Porter echoed Poolman’s comments about larger conceptual frameworks in an interview with The News-Letter, commenting on how they apply to the field of archaeology as well as touching on what she hoped attendees got out of the event. 

“Archaeologists can easily lose sight of the mind and the conceptual world that they live in and what they’re thinking about what they’re doing,” she said. “If people understand that there’s some pretty complex thought processes going on here, in the way these people understood their world and their place in it, then I will be very happy.”

She then explained the relationship between her work and present events. Because of the war in Syria, all the material she had unearthed is sitting in a storage unit somewhere inaccessible. 

Poolman expressed her own concerns regarding her access to the region. She explained that the construction of the Tishrin Dam Reservoir effectively washed away everything that was at Porter’s site, including the White Monument and Mortuary Mound II. However, she also mentioned the destruction and looting of archaeological sites at the hands of terrorists groups like the Islamic State in Iraq and Syria (ISIS).

“Dr. Porter’s site, everything we saw up there, is gone. It’s been washed away by the Tishrin Dam, and that was before terrorist activity, all of the artifacts that weren’t sent to the museum were trashed by ISIS,” she said. “I think it teaches us to appreciate what we have in terms of material record and probably put more work into doing those secondary analyses. So much of it has been lost on a scale that’s unimaginable, truly.” 

Porter expressed her own frustration at the situation in Syria but expressed sympathy for those affected by the war and what they have been forced to do. 

“Far more of a problem is that the destruction of sites due to the war is pretty immense. That means when people go back, there will be a lot lost to them, just gone forever,” she said. “For various reasons, for families to just stay alive who have nothing and if they sell a couple of pots they can get money to eat, which I have every sympathy for, and the various armies using antiquities to fund their purchase of weapons, it’s devastating.” 

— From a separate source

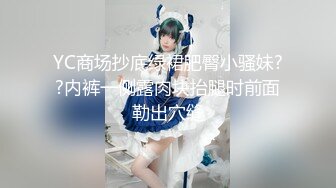 粉嫩激情！女神「 邱默默」献爱心奶疗癒身心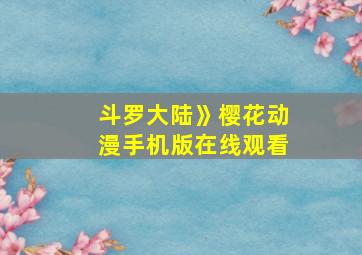 斗罗大陆》樱花动漫手机版在线观看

Poolman, however, pointed to the importance of the fields of archaeology and anthropology continuing despite the destabilization in the Middle East.

“Fundamentally what they are is that they are studies of how humans existed in the past,” she said. “Any expansion of that is huge to our understanding of ourselves as a species and understanding how we got to where we are today and having a broader perspective of the different ways that people can live, interact with and envision their own world.” 

Porter hopes that in the meantime, people — including newer academics — will not lose sight of the immense riches of Syria’s archaeological sites while the region tries to stabilize itself. 

“I hope... that graduate students in particular want to work on this material and keep it alive until things settle down and people can go back and dig,” she said.